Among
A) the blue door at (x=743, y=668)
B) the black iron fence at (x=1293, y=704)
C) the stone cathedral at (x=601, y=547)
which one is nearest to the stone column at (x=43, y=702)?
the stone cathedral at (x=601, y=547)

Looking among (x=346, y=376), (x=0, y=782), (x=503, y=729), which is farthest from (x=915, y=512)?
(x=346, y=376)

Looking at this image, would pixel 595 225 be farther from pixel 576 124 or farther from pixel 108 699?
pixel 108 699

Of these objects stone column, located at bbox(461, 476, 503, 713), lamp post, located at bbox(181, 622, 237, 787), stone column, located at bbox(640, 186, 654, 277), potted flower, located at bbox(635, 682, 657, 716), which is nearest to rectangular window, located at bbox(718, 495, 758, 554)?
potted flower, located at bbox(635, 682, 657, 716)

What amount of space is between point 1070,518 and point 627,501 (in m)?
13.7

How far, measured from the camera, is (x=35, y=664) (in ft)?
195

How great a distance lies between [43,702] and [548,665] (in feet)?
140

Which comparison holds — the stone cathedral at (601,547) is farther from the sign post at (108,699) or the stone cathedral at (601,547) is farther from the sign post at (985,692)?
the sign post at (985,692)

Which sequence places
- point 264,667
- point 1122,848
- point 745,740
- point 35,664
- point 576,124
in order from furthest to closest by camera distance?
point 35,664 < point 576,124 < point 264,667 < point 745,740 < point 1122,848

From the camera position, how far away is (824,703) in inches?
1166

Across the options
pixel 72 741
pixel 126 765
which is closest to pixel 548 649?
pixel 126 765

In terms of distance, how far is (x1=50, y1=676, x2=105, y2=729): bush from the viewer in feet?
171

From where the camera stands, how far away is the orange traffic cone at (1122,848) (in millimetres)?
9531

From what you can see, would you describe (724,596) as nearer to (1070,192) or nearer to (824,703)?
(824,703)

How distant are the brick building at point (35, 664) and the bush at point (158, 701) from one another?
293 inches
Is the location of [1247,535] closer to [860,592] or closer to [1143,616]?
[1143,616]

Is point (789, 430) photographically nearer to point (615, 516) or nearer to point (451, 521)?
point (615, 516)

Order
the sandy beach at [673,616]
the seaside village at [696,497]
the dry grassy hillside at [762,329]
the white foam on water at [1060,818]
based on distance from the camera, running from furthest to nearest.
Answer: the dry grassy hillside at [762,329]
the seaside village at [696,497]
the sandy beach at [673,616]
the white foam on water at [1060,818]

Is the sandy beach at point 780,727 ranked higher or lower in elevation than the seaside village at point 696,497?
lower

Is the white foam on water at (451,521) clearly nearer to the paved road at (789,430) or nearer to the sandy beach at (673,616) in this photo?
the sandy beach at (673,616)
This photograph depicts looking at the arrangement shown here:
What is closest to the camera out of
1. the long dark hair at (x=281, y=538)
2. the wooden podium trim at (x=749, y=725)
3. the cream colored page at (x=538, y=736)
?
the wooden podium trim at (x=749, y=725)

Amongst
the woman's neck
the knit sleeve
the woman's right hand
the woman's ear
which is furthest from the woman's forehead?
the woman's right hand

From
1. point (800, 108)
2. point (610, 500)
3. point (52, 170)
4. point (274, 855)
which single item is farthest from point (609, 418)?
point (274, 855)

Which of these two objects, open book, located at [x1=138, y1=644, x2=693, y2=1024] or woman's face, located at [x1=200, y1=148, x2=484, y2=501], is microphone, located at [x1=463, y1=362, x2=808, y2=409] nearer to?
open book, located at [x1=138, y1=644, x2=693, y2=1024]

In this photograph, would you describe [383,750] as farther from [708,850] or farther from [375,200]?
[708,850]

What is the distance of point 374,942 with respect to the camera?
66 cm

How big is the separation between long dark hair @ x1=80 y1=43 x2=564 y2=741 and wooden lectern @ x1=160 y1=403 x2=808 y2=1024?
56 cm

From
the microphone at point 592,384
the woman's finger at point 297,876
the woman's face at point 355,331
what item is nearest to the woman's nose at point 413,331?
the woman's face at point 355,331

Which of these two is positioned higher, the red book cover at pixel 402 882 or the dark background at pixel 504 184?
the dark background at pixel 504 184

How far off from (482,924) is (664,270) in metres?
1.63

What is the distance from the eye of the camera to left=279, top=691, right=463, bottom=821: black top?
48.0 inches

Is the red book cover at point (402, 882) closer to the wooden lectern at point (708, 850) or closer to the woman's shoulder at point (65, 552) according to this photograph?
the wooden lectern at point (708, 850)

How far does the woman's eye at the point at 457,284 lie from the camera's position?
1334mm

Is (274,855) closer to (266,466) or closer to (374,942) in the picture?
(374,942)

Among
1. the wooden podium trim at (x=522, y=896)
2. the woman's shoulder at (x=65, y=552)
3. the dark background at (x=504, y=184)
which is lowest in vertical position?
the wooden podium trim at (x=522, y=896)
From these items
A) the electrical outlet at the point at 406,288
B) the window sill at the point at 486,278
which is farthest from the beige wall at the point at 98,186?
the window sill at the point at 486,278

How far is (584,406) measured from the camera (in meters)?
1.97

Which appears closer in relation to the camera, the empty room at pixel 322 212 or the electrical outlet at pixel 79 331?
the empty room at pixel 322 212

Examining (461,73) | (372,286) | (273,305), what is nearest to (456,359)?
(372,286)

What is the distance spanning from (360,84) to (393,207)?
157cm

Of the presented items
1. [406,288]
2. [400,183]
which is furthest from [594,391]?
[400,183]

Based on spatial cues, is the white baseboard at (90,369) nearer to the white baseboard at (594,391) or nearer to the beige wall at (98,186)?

....

Quote the listing above in full, keeping every line and character unchanged.

Among
A) the blue door at (x=743, y=668)
B) the black iron fence at (x=1293, y=704)
C) the stone cathedral at (x=601, y=547)
which one is nearest to the stone column at (x=43, y=702)?
the stone cathedral at (x=601, y=547)

Looking among (x=346, y=376), (x=0, y=782), (x=503, y=729), which is farthest from (x=915, y=512)?
(x=346, y=376)

Looking at this image, would pixel 595 225 be farther from pixel 576 124 or farther from pixel 108 699?
pixel 108 699

Of these objects stone column, located at bbox(461, 476, 503, 713), lamp post, located at bbox(181, 622, 237, 787), stone column, located at bbox(640, 186, 654, 277), potted flower, located at bbox(635, 682, 657, 716), which is nearest to rectangular window, located at bbox(718, 495, 758, 554)?
potted flower, located at bbox(635, 682, 657, 716)

What amount of space is between point 1070,518 and point 627,501 (in m)?
13.7

How far, measured from the camera, is (x=35, y=664) (in ft)?
195

How great a distance lies between [43,702] and [548,665] (in feet)?
140

Which comparison holds — the stone cathedral at (601,547) is farther from the sign post at (108,699) or the stone cathedral at (601,547) is farther from the sign post at (985,692)?
the sign post at (985,692)

Which sequence places
- point 264,667
- point 1122,848
- point 745,740
- point 35,664
- point 576,124
in order from furthest to closest by camera distance?
point 35,664 < point 576,124 < point 264,667 < point 745,740 < point 1122,848

From the camera position, how far away is (824,703) in inches?
1166

Across the options
pixel 72 741
pixel 126 765
which is closest to pixel 548 649?
pixel 126 765

In terms of distance, how far is (x1=50, y1=676, x2=105, y2=729): bush from the viewer in feet?
171

From where the camera stands, how far away is the orange traffic cone at (1122,848) (in millimetres)?
9531

From what you can see, would you describe (724,596) as nearer to (1070,192) or nearer to (824,703)?
(824,703)

How distant are the brick building at point (35, 664) and the bush at point (158, 701) from one another?
293 inches
Is the location of [1247,535] closer to [860,592] or closer to [1143,616]?
[1143,616]

Is point (789, 430) photographically nearer to point (615, 516) or nearer to point (451, 521)?
point (615, 516)

Order
the sandy beach at [673,616]
the seaside village at [696,497]
the dry grassy hillside at [762,329]
the white foam on water at [1060,818]
based on distance from the camera, running from furthest to nearest.
Answer: the dry grassy hillside at [762,329]
the seaside village at [696,497]
the sandy beach at [673,616]
the white foam on water at [1060,818]

Is the sandy beach at point 780,727 ranked higher or lower in elevation than the seaside village at point 696,497?
lower

Is the white foam on water at (451,521) clearly nearer to the paved road at (789,430) or nearer to the sandy beach at (673,616) in this photo?
the sandy beach at (673,616)
This photograph depicts looking at the arrangement shown here:
What is closest to the camera out of
1. the long dark hair at (x=281, y=538)
2. the wooden podium trim at (x=749, y=725)
3. the cream colored page at (x=538, y=736)
?
the wooden podium trim at (x=749, y=725)

Amongst
the woman's neck
the knit sleeve
the woman's right hand
the woman's ear
which is furthest from the woman's forehead?
the woman's right hand

From
1. point (800, 108)
2. point (610, 500)
3. point (52, 170)
4. point (274, 855)
which single item is farthest from point (609, 418)?
point (274, 855)

Which of these two objects, open book, located at [x1=138, y1=644, x2=693, y2=1024] or woman's face, located at [x1=200, y1=148, x2=484, y2=501], is microphone, located at [x1=463, y1=362, x2=808, y2=409] nearer to?
open book, located at [x1=138, y1=644, x2=693, y2=1024]

In this photograph, would you describe [383,750] as farther from [708,850] or farther from [375,200]?
[708,850]

What is the distance of point 374,942 with respect to the camera?
66 cm

How big is the separation between long dark hair @ x1=80 y1=43 x2=564 y2=741 and wooden lectern @ x1=160 y1=403 x2=808 y2=1024?
56 cm

From
the microphone at point 592,384
the woman's finger at point 297,876
the woman's face at point 355,331
what item is nearest to the woman's nose at point 413,331?
the woman's face at point 355,331

Which of these two is positioned higher, the red book cover at pixel 402 882 or the dark background at pixel 504 184?
the dark background at pixel 504 184

How far off from (482,924) is (664,270) in metres?
1.63

What is the distance from the eye of the camera to left=279, top=691, right=463, bottom=821: black top?
48.0 inches

Is the red book cover at point (402, 882) closer to the wooden lectern at point (708, 850) or closer to the woman's shoulder at point (65, 552) according to this photograph?
the wooden lectern at point (708, 850)

How far does the woman's eye at the point at 457,284 lie from the camera's position?
1334mm

Is (274,855) closer to (266,466) or closer to (374,942) in the picture?
(374,942)

Among
1. the wooden podium trim at (x=522, y=896)
2. the woman's shoulder at (x=65, y=552)
3. the dark background at (x=504, y=184)
which is lowest in vertical position?
the wooden podium trim at (x=522, y=896)
From these items
A) the electrical outlet at the point at 406,288
B) the window sill at the point at 486,278
which is farthest from the beige wall at the point at 98,186?
the window sill at the point at 486,278

How far is (584,406) measured from the camera (in meters)?
1.97

Which appears closer in relation to the camera, the empty room at pixel 322 212 or the electrical outlet at pixel 79 331?
the empty room at pixel 322 212

Examining (461,73) | (372,286) | (273,305), what is nearest to (456,359)?
(372,286)

What is the distance spanning from (360,84) to (393,207)?
157cm

Of the presented items
1. [406,288]
2. [400,183]
which is furthest from [594,391]?
[400,183]

Based on spatial cues, is the white baseboard at (90,369) nearer to the white baseboard at (594,391) or nearer to the beige wall at (98,186)?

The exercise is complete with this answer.